Agora é que vem a história do sal: o principal surfactante ou agente de limpeza existente em quase todos os xampus é o lauril sulfato de sódio ou derivados deste.  Daí já reconhecemos um nome: sódio (Na). O lauril é um limpador excelente, mas o xampu só com ele seria muito aguado, pois este não dá viscosidade ao xampu nem tampouco geraria espuma na hora de lavar. Para que tudo não escorra literalmente por água abaixo e por entre os nossos dedos, há de se adicionar ao lauril algo que encorpe o líquido do xampu e permita que seja produzida espuma na hora de lavar os cabelos. É a hora do cloreto de sódio. Acrescenta-se quantidade sufuciente para que o xampu adquira uma consistência mais firme e que permita seu uso sem que escorra. Existe um limite para o uso deste sal. Acima do limite o xampu fica pegajoso e novamente desagradável. Para que não se precise adicionar muito sal, todos os xampus têm na sua fórmula agentes limpadores que auxiliam o efeito do lauril sulfato de sódio, tornando-o mais suave e ao mesmo tempo fornecendo viscosidade ao xampu, ou seja, deixando ele mais firme e encorpado. Com isso, precisa-se menos ainda da adição do cloreto de sódio. E é isso que temos hoje. Mínimas concentrações de cloreto de sódio acrescentadas à fórmula para gerar um produto que não escorra e faça espuma. Mas e o sódio do lauril? O sódio também vai se combinar com o cloro da água do banho e com o cloro de vários outros elementos da fórmula do xampu. Aliás eu não falei, mas outros componentes menos importantes também tem sódio na sua molécula. Tudo isso vai reagindo quimicamente dentro do frasco e há a indubitável e inevitável formação de cloreto de sódio para qualquer xampu. E não há nada de mal nisso.
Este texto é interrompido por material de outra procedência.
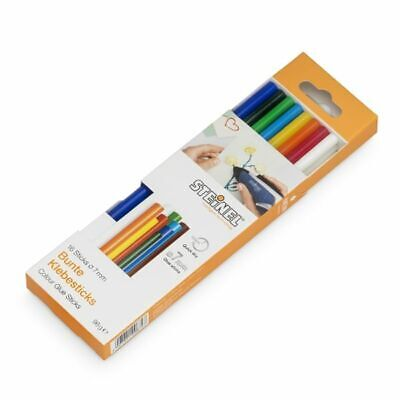 AU9.35 • Buy STOCK CLEARANCE Steinel 7mm Coloured Glue Sticks 150mm 16 Pk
Podemos nos perguntar se este sal gerado ou adicionado se deposita nos fios. Nada mais justo do que esta pergunta ser feita agora que conhecemos o segredo. Bem, o NaCl tem carga elétrica positiva. Os fios de cabelo lavados têm carga elétrica negativa. Não poderiam estes se atrair? Sim. Mas, isto não ocorre. Não ocorre devido ao alto teor de agentes hidratantes, também com carga positiva, que fazem parte das fórmulas dos bons xampus. Os hidratantes são moléculas com muito mais força na ligação com a queratina do cabelo e com a cutícula do fio do que o sal. Estão em grande quantidade e são feitos para se depositarem nas partes destruídas e ressecadas dos fios. Exatamente onde há o dano e onde mais se precisa de reparo. O produto hidratante não deixa o sal de depositar e mais ainda, impede o sal externo de ressecar os fios. Vamos relembrar que, no início da nossa história, falamos que a água do mar deixa os fios ressecados. Pois bem, se os cabelos são tratados com xampus e condicionadores que possuem agentes hidratantes capazes de repelir este sal, estamos livres do sal que realmente importa. É esta a idéia que tem fundamento. O sal do suor é infinitamente mais concentrado e danoso do que o cloreto de sódio que dá viscosidade ao xampu. No entanto, não podemos impedir nossa pele de transpirar, assim como não queremos deixar de dar aquele mergulho gostoso na água do mar. Muita calma nessa hora: agora não mais precisamos ter este tipo de preocupação. Basta que utilizemos produtos de xampu e condicionador que impeçam este sal de se depositar nos fios.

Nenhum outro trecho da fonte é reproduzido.